Problem to solve » Across the lines of the records below, how many have the string "minified" in them? Answer with the number alone.

______

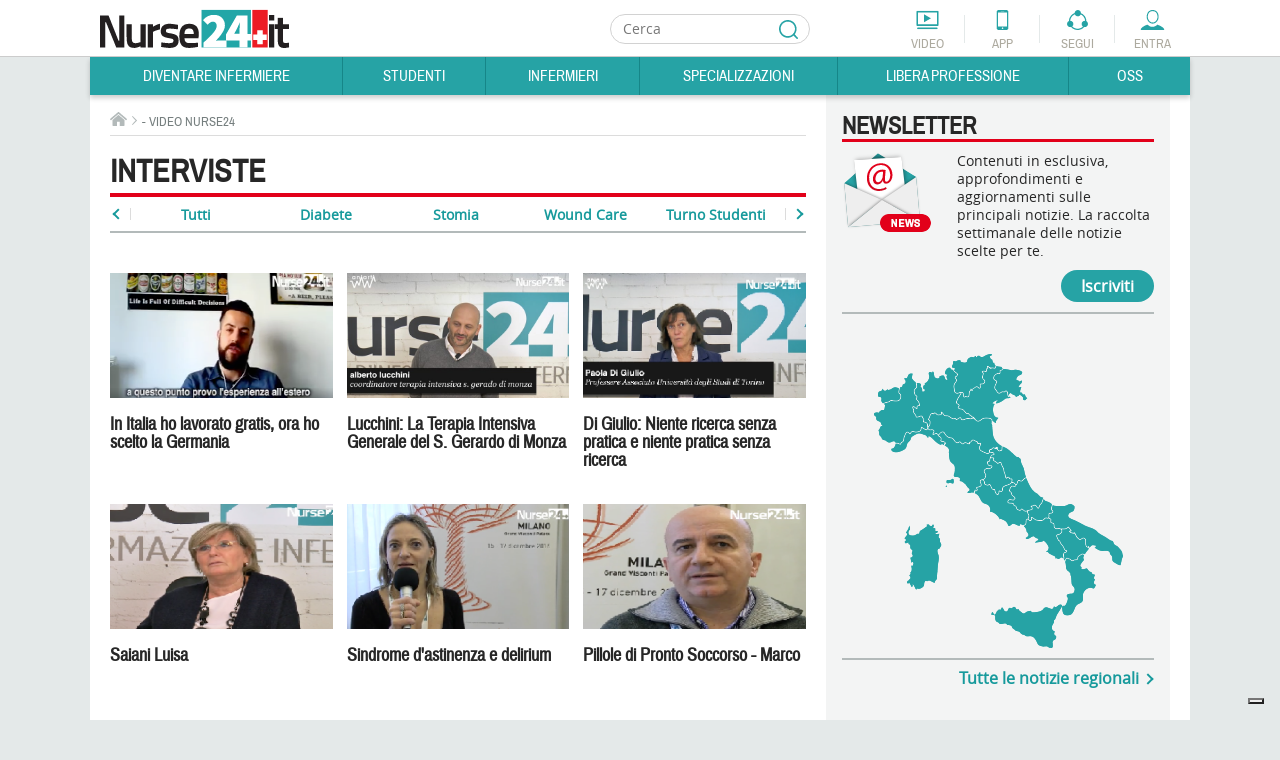

--- FILE ---
content_type: application/javascript
request_url: https://cloud.nurse24.it/scripts/minified/components/com_izeosvideos/assets/js/categoriesTab.js
body_size: 151
content:
window.addEvent('domready',function(){var container=$$("div.categories-slider .categories-slides")[0];var slides=$$("div.categories-slider .categories-slides ul li");var currentActiveOfset=0;slides.each(function(li,index){if(li.hasClass('active')){currentActiveOfset=index;console.log(index);}});if(container){var leftButton=$$("div.categories-slider [data-id='slider-left']")[0];var rightButton=$$("div.categories-slider [data-id='slider-right']")[0];Infirmiers.slides().init(container,{left:leftButton,right:rightButton,timing:90000000,startOfset:currentActiveOfset});}});

--- FILE ---
content_type: application/javascript
request_url: https://cloud.nurse24.it/scripts/minified/components/com_izeosvideos/assets/js/izeosvideos.js
body_size: 4
content:
var initEvents=function(){$$('.button.button-react button').addEvent('click',function(event){window.location.hash="#commentaire";});};window.addEvent('load',initEvents);

--- FILE ---
content_type: image/svg+xml
request_url: https://cloud.nurse24.it/templates/nurse24/images/tools/footer-newsletter.svg
body_size: 655
content:
<svg id="Calque_1" data-name="Calque 1" xmlns="http://www.w3.org/2000/svg" viewBox="0 0 32.89 22.13"><defs><style>.cls-1{fill:#e2001a;}</style></defs><title>newsletter-red</title><path class="cls-1" d="M31.44,30.29H9a5.25,5.25,0,0,1-5.24-5.24V13.41A5.25,5.25,0,0,1,9,8.17H31.44a5.25,5.25,0,0,1,5.24,5.24V25.05A5.25,5.25,0,0,1,31.44,30.29ZM9,10.46a3,3,0,0,0-2.95,2.95V25.05A3,3,0,0,0,9,28H31.44a3,3,0,0,0,2.95-2.95V13.41a3,3,0,0,0-2.95-2.95H9Z" transform="translate(-3.79 -8.17)"/><polygon class="cls-1" points="31.02 1.83 16.41 14.45 1.79 1.83 31.02 1.83"/><rect class="cls-1" x="4.65" y="21.33" width="14.12" height="2.87" transform="translate(-16.45 6.78) rotate(-45)"/><rect class="cls-1" x="27.57" y="16.18" width="2.87" height="13.45" transform="translate(-11.49 19.05) rotate(-45)"/></svg>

______

Task answer » 2